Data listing

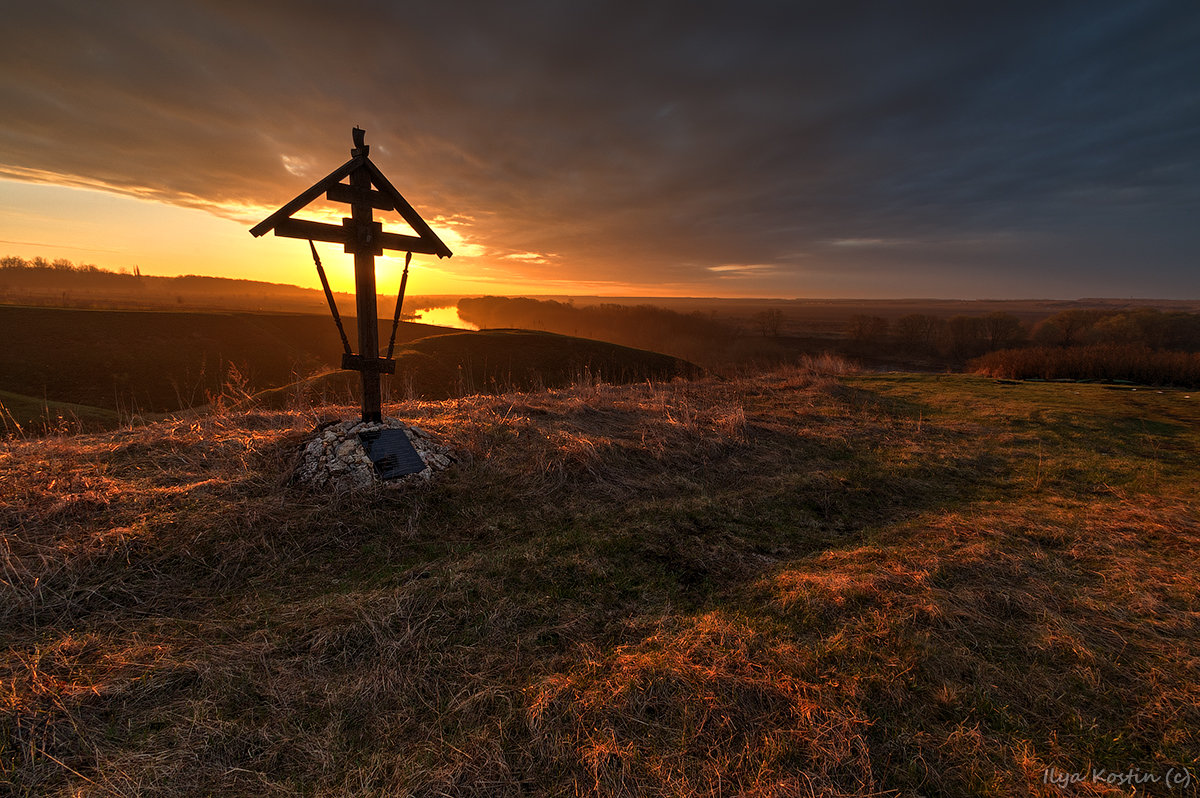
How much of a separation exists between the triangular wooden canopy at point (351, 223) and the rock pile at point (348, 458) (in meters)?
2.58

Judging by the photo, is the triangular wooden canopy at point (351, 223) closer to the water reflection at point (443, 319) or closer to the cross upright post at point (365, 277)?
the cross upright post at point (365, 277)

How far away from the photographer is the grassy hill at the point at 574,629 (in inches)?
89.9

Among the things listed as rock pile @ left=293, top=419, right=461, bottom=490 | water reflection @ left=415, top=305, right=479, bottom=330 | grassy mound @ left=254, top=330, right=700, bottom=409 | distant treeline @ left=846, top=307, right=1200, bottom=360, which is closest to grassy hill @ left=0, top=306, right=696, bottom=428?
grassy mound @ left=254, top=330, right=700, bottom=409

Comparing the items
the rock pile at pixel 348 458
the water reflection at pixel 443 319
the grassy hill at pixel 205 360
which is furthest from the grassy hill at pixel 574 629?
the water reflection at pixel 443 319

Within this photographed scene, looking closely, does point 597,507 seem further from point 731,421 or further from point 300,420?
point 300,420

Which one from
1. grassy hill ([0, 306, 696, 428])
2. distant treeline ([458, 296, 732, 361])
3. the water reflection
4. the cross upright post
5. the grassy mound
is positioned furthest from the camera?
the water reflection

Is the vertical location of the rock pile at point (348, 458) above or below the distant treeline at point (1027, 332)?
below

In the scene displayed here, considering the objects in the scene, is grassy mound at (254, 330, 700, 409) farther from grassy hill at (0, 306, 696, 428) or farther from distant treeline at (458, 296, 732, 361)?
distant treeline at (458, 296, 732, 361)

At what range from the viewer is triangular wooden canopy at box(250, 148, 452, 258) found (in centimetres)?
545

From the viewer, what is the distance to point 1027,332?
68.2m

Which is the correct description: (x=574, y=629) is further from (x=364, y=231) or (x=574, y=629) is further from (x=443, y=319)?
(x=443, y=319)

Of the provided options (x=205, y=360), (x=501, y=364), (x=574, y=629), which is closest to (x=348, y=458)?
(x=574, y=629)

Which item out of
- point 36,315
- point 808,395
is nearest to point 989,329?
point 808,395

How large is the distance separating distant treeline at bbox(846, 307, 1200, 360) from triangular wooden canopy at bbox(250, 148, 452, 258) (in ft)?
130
--
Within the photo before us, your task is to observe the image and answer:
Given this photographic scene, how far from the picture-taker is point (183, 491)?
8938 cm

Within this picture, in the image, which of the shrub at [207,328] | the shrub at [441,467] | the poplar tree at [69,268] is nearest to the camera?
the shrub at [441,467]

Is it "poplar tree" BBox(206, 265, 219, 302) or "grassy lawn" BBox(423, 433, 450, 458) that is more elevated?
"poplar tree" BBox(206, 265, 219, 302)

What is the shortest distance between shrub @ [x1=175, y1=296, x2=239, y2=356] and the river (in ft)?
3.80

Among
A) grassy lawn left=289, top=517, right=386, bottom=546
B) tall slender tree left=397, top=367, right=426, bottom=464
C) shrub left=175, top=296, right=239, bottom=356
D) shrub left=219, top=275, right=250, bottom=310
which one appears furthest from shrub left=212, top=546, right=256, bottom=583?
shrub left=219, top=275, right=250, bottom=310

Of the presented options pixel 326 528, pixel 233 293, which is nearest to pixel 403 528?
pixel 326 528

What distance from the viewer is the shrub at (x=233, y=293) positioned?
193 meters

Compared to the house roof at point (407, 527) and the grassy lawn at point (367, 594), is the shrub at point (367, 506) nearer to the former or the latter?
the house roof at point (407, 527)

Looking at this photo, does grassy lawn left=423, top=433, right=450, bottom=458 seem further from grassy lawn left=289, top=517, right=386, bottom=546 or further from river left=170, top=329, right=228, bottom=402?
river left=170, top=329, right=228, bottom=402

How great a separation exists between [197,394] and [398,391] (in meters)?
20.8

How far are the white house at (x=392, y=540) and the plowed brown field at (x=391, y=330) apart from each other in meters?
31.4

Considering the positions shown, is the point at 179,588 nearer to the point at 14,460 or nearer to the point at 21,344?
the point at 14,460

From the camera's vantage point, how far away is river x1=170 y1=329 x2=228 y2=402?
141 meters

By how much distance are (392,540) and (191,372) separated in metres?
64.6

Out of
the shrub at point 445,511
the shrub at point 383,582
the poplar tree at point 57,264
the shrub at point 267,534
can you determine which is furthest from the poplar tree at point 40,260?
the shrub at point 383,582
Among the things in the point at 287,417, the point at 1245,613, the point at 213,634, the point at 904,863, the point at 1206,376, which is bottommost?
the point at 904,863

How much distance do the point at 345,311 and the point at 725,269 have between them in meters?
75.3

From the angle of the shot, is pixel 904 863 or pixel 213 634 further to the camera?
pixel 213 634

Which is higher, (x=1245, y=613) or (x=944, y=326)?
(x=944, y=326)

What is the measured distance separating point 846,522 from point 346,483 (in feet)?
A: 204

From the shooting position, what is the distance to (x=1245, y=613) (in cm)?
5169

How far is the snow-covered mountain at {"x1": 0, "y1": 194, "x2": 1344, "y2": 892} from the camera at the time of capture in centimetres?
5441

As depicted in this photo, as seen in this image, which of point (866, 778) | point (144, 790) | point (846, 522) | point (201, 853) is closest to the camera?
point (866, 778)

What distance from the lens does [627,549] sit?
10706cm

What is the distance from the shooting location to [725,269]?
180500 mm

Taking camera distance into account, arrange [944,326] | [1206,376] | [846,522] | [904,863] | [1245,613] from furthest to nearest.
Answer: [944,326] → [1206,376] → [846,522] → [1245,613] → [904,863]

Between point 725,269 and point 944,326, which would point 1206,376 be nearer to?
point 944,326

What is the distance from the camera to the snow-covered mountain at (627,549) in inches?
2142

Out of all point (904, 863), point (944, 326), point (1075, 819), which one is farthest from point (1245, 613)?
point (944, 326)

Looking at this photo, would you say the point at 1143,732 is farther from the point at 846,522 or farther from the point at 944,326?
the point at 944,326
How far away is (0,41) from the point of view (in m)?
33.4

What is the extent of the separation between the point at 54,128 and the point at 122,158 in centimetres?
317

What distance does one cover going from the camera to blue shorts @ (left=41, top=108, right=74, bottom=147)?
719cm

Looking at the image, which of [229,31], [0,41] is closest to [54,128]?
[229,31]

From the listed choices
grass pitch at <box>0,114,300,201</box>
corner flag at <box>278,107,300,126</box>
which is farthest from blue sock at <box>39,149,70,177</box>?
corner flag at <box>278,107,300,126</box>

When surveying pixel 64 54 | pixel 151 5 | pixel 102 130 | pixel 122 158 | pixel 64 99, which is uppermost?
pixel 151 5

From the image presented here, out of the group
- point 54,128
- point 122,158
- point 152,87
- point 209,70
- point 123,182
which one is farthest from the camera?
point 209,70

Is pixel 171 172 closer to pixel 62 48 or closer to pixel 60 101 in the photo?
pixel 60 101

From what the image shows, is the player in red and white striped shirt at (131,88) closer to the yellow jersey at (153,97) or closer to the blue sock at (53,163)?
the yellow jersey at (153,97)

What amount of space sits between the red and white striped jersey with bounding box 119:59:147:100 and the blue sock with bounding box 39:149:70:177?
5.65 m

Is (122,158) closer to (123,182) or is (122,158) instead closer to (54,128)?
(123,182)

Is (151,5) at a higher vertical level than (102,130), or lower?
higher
...
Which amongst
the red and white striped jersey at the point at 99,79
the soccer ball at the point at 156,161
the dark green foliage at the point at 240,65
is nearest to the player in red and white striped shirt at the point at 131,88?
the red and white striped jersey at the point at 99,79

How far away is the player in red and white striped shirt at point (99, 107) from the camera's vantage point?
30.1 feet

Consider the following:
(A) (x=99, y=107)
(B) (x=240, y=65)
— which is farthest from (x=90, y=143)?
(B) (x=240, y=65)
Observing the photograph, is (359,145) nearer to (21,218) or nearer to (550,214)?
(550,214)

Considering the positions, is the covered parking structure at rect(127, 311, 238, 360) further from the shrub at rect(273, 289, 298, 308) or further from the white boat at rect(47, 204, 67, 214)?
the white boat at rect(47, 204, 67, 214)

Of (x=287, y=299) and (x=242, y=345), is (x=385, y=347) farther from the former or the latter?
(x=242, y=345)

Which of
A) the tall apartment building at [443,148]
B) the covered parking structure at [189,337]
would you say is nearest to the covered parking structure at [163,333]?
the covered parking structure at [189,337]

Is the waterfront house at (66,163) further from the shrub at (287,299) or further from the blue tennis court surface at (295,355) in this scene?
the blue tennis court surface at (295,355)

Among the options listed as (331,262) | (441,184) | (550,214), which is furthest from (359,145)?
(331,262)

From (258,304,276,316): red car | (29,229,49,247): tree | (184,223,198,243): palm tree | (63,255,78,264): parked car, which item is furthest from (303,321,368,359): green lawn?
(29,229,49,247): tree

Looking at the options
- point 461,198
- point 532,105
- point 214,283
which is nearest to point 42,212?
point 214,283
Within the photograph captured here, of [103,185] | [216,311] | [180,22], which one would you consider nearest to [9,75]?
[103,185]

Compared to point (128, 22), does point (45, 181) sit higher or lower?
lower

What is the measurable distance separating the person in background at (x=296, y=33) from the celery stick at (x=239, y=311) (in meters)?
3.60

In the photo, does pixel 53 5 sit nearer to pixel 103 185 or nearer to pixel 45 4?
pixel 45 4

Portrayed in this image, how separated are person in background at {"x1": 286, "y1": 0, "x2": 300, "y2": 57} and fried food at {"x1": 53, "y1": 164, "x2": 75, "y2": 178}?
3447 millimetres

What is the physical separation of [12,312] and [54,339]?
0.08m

● Job
Please show each line of the material above that contains the string "pile". Case counts.

● Solution
How much of a separation exists between the triangular wooden canopy at point (351, 223) and the rock pile at point (348, 458) (in meters)?
Among the things listed as rock pile @ left=293, top=419, right=461, bottom=490 | water reflection @ left=415, top=305, right=479, bottom=330 | grassy mound @ left=254, top=330, right=700, bottom=409 | distant treeline @ left=846, top=307, right=1200, bottom=360, which is closest to grassy hill @ left=0, top=306, right=696, bottom=428?
the rock pile at pixel 348 458
Is the vertical location of the rock pile at point (348, 458) above or below the distant treeline at point (1027, 332)?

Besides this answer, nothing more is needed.